INSTRUCTIONS TO FOLLOW:
Reproduce all of the data below verbatim, line for line.

DATA SHOWN:
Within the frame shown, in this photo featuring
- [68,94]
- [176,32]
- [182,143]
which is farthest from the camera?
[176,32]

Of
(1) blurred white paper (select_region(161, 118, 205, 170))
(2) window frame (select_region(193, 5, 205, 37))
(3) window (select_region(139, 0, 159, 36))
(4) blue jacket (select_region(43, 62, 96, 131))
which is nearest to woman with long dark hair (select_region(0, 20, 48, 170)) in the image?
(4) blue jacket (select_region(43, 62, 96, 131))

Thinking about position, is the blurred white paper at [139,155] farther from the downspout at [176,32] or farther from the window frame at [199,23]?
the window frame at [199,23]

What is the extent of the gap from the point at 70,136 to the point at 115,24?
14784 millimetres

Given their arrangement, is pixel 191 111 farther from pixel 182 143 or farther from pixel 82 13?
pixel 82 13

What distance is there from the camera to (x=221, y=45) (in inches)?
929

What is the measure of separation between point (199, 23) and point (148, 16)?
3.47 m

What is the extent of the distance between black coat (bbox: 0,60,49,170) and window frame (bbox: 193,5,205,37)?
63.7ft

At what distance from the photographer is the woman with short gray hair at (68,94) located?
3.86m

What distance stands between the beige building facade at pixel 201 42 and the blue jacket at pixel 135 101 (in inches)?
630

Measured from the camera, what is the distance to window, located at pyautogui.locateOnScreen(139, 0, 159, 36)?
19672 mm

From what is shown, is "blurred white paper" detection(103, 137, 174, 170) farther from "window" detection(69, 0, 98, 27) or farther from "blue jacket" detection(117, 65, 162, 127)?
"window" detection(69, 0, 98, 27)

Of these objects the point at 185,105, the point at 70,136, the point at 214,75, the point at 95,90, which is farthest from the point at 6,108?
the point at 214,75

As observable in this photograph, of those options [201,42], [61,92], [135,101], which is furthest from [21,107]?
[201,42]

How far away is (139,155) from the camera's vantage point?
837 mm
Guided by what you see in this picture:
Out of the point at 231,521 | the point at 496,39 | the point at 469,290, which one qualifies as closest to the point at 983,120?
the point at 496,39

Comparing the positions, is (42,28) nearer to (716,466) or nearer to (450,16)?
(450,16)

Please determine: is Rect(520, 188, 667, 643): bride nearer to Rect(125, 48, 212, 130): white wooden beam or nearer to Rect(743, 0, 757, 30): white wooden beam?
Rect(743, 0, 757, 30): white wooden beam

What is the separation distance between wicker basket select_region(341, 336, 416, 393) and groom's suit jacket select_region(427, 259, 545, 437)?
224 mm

OUTPUT OF THE EXERCISE:
Within the frame shown, in this photo featuring
- [68,94]
- [176,32]
- [182,143]
which is farthest from the camera?
[176,32]

Of
(1) blurred white paper (select_region(161, 118, 205, 170))
(2) window frame (select_region(193, 5, 205, 37))
(3) window (select_region(139, 0, 159, 36))
(4) blue jacket (select_region(43, 62, 96, 131))
which is nearest to woman with long dark hair (select_region(0, 20, 48, 170)) in the image?
(4) blue jacket (select_region(43, 62, 96, 131))

Thinking about position, is the blurred white paper at [139,155] farther from the downspout at [176,32] or farther from the window frame at [199,23]?
the window frame at [199,23]

What is the extent of the gap from the point at 70,136 to the point at 115,24?
14784 millimetres

Given their arrangement, is pixel 191 111 farther from pixel 182 143 or farther from pixel 82 13?
pixel 82 13

What distance is there from the camera to (x=221, y=45) (in inches)?
929

What is the measure of separation between point (199, 23) and point (148, 16)?
3.47 m

What is the extent of the distance between black coat (bbox: 0,60,49,170) and window frame (bbox: 193,5,205,37)?
63.7ft

At what distance from the photographer is the woman with short gray hair at (68,94) located?
3.86m

What distance stands between the beige building facade at pixel 201 42 and the blue jacket at pixel 135 101 (in inches)?
630

Measured from the camera, what is the distance to window, located at pyautogui.locateOnScreen(139, 0, 159, 36)?
19672 mm

From what is shown, is "blurred white paper" detection(103, 137, 174, 170) farther from "window" detection(69, 0, 98, 27) or farther from "blue jacket" detection(117, 65, 162, 127)?
"window" detection(69, 0, 98, 27)

Of these objects the point at 185,105, the point at 70,136, the point at 214,75, the point at 95,90, which is farthest from the point at 6,108?
the point at 214,75

As observable in this photograph, of those options [201,42], [61,92], [135,101], which is furthest from [21,107]?
[201,42]

How far away is (139,155) from the camera's vantage point?
837 mm
Guided by what you see in this picture:
Out of the point at 231,521 | the point at 496,39 | the point at 469,290, which one qualifies as closest to the point at 983,120?
the point at 496,39

Comparing the positions, is (42,28) nearer to (716,466) or nearer to (450,16)?
(450,16)

Please determine: is Rect(520, 188, 667, 643): bride nearer to Rect(125, 48, 212, 130): white wooden beam or nearer to Rect(743, 0, 757, 30): white wooden beam?
Rect(743, 0, 757, 30): white wooden beam

What is the separation distance between wicker basket select_region(341, 336, 416, 393) and groom's suit jacket select_region(427, 259, 545, 437)?
224 mm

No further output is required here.